Published Jul. 6, 2006

Challenger Michael Blackstone, a Crystal River lawyer, upset Citrus Judge John Thurman in a down-to-the-wire battle Tuesday in the 5th Judicial Circuit, the state Division of Elections reported.

Final results for the group 11 seat, as reported to the division in Tallahassee and posted on the Internet, showed Blackstone winning by 77 votes.

In the Group 9 race, the division reported that Judge Jack Singbush held off a strong challenge from Ocala lawyer John Welch. In the Group 3 race, Barbara Gurrola and Curtis Neal will square off in a November runoff.

The races are non-partisan and the winners in Groups 3 and 11 will serve in Citrus County, while the group 9 winner works in Ocala. The jobs are for six-year terms that pay $104,620 per year. The circuit includes Citrus, Hernando, Marion, Lake and Sumter counties.

This was the first time in his 12 years on the bench Thurman, 49, faced opposition. Blackstone, 40, promised that if elected he would make the post more visible. Thurman, who touted his wide range of experience, questioned Blackstone's plan, saying an effective judge should maintain a healthy distance from the public.

Reports showed that Singbush won by about 1,200 votes.

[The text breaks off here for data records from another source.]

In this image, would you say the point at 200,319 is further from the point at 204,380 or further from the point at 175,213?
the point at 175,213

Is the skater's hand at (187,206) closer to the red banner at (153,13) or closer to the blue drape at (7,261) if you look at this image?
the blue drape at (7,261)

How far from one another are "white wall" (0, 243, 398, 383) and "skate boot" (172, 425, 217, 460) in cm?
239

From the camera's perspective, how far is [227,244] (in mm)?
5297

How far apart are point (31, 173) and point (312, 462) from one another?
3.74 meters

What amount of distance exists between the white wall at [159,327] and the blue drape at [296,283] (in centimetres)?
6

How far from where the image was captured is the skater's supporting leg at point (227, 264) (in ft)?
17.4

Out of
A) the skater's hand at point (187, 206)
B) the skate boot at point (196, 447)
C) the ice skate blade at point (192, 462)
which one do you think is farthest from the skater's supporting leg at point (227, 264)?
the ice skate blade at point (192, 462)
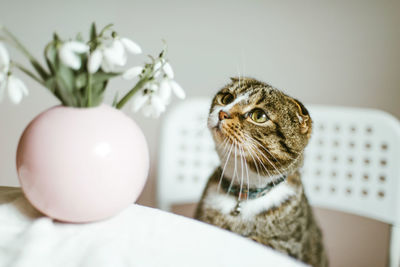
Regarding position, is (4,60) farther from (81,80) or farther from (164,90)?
(164,90)

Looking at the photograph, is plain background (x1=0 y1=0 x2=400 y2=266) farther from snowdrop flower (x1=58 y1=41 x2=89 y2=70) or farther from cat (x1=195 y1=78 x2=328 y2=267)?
snowdrop flower (x1=58 y1=41 x2=89 y2=70)

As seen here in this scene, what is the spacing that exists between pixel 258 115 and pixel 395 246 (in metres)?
0.64

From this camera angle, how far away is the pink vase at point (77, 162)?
0.45 m

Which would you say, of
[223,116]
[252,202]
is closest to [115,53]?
[223,116]

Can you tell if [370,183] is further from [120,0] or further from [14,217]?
[120,0]

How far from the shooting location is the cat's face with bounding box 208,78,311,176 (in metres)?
0.61

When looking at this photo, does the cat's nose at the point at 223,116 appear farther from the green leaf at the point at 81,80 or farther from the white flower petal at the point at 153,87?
the green leaf at the point at 81,80

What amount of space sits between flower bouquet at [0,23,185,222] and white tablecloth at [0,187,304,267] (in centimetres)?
3

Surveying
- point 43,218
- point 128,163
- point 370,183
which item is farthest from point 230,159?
point 370,183

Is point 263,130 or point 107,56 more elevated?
point 107,56

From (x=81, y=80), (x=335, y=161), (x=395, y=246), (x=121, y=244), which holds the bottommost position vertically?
(x=395, y=246)

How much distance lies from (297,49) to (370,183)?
0.49 m

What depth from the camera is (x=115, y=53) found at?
0.46 meters

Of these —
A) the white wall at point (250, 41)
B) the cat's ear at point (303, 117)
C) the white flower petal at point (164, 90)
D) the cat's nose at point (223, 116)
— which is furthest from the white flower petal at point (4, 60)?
the white wall at point (250, 41)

Singbush, 44, became a circuit judge in 1989 when he defeated Wallace Sturgis. He took office in 1990 and, during his six years on the bench, has handled 36,000 hearings, mostly in Hernando and Marion counties. Singbush prides himself on using innovative methods in handling juvenile delinquents and hopes to make better use of courtroom technology.

Welch, 55, has practiced law the past 28 years, mostly in Ocala. He said he challenged Singbush because the judge was consistently late for court, did not keep his docket current and otherwise was failing in his duties.

The Group 3 race featured three candidates with various levels of experience. Gurrola, 53, was a junior high school English teacher in the Midwest for many years, while Neal, 41, started his career with the Florida Highway Patrol. The third candidate, Willard Pope, was a Marion County sheriff's deputy for 10 years before leaving to get his law degree.

State records showed that Gurrola beat Neal by about 12,000 votes, with Pope coming in a distant third.